'Try, then, for my sake.'
'I will; and you will see what will come of it.'
And Jessie tried, in her best manner and in good faith, with the result for which she was prepared.
'Can you not see now how it is?' she asked, with tears in her eyes. 'I have brought trouble into this house. How much better would it have been for you if I had never entered it! But it wasn't my fault. Ah, if I were a man I wouldn't stop in it for another hour! But I have no friends; and if it were not that I love to live, I might wish that I had never been born.'
'Then you do not regard me as a friend, my dear child?'
But Jessie, with cruel determination, refused to respond to the tender appeal, and turned rebelliously away. All this I learnt from my mother, who hid nothing from me, and it did not tend to make me happier.
'Be patient, my darling,' my mother said; 'all will come right in the end.'
'Did anything ever come right with uncle Bryan?' I fretfully asked. 'Think of the story he told us! I remember too well what you said when I asked if you would have me look on things as he does. You said it would take all the sweetness out of my life; and you were right. He has taken the sweetness out of it already.'
I did not consider that it was the very refinement of cruelty to bring her own words in judgment against herself. On such occasions she would tremble from sheer helplessness; but with unwearied patience she would strengthen her soul, and strive, and strive, for ever with the same result. So wrapt was I in my own unhappiness, that it was only by fits and starts I gave a thought to hers; even that she was growing thinner and more sad, with this inward conflict of her affections, escaped me. Others saw it, but at that time the selfishness of my own grief made me blind.
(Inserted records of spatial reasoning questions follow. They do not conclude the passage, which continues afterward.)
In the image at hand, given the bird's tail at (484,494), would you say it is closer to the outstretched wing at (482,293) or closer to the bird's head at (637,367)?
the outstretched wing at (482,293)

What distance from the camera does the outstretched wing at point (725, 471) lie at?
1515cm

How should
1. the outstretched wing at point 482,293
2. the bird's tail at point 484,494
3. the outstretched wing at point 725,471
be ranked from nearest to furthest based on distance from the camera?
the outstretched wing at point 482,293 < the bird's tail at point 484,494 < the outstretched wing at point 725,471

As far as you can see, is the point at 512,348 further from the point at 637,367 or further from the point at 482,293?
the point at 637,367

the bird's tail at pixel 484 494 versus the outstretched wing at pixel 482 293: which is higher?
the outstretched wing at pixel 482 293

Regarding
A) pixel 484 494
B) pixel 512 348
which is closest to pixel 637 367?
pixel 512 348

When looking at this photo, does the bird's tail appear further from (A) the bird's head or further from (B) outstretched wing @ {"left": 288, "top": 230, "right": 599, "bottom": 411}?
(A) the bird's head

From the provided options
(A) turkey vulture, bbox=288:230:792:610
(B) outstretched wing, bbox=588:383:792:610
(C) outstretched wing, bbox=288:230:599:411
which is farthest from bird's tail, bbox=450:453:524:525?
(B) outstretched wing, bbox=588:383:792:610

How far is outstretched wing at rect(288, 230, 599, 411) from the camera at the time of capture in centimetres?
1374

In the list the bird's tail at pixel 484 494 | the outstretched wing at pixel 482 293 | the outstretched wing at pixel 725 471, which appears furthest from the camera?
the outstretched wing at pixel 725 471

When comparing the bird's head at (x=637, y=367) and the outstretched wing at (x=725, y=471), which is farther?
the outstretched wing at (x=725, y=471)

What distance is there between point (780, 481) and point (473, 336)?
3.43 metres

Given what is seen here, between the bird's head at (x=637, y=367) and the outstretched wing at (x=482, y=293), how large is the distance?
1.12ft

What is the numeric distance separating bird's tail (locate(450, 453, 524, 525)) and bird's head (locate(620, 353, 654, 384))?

But there were bright spots in my life during these days, even in the midst of these unhappy differences, in every one of which Jessie was the central figure. All that seemed to me worth living for was centred in Jessie; and she was never absent from my mind. She passed nearly the whole of her time with the Wests now--naturally enough, finding so little comfort at home--and as I was not happy out of her society, all my leisure was spent with her. This circumstance was introduced unpremeditatedly one evening when Jessie and I were preparing to go out. My mother, to tempt us to stop at home, had promised some little delicacies for supper, and mentioned it incidentally, when Jessie said that she should not want any supper when she came home.